Teradata oil and gas 'big data' roadshow (December 2013)

Partners tout big data analytics for oil and gas. Spotfire use cases from Chevron, Encana. Hortonworks Hadoop for the enterprise. Teradata's quest for better upstream analytics.

Teradata, along with partners Tibco/Spotfire and Hortonworks invited Oil IT Journal along to their EU roadshow last month. Tibco’s John Guthrie kicked off the proceedings with a reprise of a Spotfire Energy Forum presentation on Chevron’s water flood surveillance. This mashed data from operations and finance into a holistic asset view. Spotfire has application everywhere—from E&P to O&M. The latest release (V6) provides metrics on handhelds, multi-layer maps and event stream analytics. In the non-conventional space, Guthrie cited a recent webinar where Tim Yotter (Encana) discusses big data analytics for production surveillance and completions optimization. More from Spotfire.

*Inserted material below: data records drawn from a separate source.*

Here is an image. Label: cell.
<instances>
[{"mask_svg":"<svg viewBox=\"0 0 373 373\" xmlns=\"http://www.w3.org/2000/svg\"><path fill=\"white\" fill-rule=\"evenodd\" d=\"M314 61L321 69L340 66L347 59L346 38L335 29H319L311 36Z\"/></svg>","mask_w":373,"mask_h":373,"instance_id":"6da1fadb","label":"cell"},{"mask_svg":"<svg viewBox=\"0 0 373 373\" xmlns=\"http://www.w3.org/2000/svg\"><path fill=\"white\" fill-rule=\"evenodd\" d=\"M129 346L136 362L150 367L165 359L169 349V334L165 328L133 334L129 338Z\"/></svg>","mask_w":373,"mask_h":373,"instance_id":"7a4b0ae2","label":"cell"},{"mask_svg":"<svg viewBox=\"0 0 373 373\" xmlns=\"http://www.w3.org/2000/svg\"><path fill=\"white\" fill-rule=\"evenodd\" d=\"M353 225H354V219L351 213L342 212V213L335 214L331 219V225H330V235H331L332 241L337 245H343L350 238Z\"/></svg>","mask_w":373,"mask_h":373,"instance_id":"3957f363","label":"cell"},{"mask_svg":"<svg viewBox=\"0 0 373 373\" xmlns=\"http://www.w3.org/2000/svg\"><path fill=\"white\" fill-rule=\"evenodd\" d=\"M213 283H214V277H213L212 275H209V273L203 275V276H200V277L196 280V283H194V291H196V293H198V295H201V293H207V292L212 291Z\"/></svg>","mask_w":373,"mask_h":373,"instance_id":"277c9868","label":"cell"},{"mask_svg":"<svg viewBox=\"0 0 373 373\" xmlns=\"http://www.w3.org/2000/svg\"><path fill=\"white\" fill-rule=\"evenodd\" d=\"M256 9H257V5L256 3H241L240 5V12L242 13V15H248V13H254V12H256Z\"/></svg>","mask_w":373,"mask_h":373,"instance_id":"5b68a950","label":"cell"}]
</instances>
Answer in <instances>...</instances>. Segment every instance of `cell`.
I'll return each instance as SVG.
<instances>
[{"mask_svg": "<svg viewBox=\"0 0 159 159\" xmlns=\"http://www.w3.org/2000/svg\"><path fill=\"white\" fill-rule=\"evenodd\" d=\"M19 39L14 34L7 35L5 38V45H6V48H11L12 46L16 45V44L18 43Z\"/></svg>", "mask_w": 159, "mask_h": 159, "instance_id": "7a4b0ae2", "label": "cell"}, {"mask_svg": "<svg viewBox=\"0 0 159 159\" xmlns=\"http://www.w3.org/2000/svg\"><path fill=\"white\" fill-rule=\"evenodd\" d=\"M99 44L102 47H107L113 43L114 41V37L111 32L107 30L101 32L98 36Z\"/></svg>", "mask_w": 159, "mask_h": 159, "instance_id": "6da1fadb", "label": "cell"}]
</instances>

Next up was Hortonworks’ Ben Rudall on the business value of Hadoop. Hadoop is an open source data architecture tuned for ‘big data’ analytics. The tool has been in regular ‘at scale’ use chez Yahoo since 2008. Hortonworks was formed in 2012 with the objective of marketing and supporting ‘enterprise’ Hadoop with a RedHat-style business model. Rudall positioned Hadoop as a component of a data architecture alongside the RDBMS, Teradata and data warehouse. With Hadoop, it is apparently possible to ‘manage seismic data in under 15 minutes!’ More from Hortonworks.

Teradata’s Niall O’Doherty continues in his quest to convince the upstream on the need for a better handle on its big data. Oil and gas has been a consumer of big data for years, especially seismic. But with the PC revolution, much data is now is silos (read Petrel). Other verticals (such as retail and telcos) are leveraging novel architectures for their big data. Oil and gas has made the first steps, with better handling of metadata, but it has not yet made the move to the data warehouse. Today, interest in ‘big data’ has revitalized O’Doherty’s crusade to sell Teradata into oil and gas. ‘We are a fork in road and need to decide whether we need more big applications or better analytics.’ The true potential of better data availability is in facilitating deeper analytics on new and different data types. O’Doherty presented a case study performed for an EU major on 4D seismic data management that leveraged a combination of Hadoop and Teradata to accelerate seismic processing between successive surveys. The project leveraged the Mahout machine learning application to classify and score seismic anomalies. This represents a new paradigm for seismic data management—breaking down data and functionality into small chunks. There are also applications of the technology in production monitoring which is today ‘like watching TV.’ Here Teradata has developed an integrated data environment for hauling, production surveillance, maintenance and digital oilfield that is being trialled by an Eagle Ford operator. This enables queries across 12 domains and 120 data sets. Within a year the project gave a 90% reduction of shut in wells and a $6 million per month savings due to better logistics and production management. ‘You don’t have to throw away your investment in (say) Petrel, just build a unified data architecture with Teradata, Spotfire and Hortonworks.’ More from Teradata.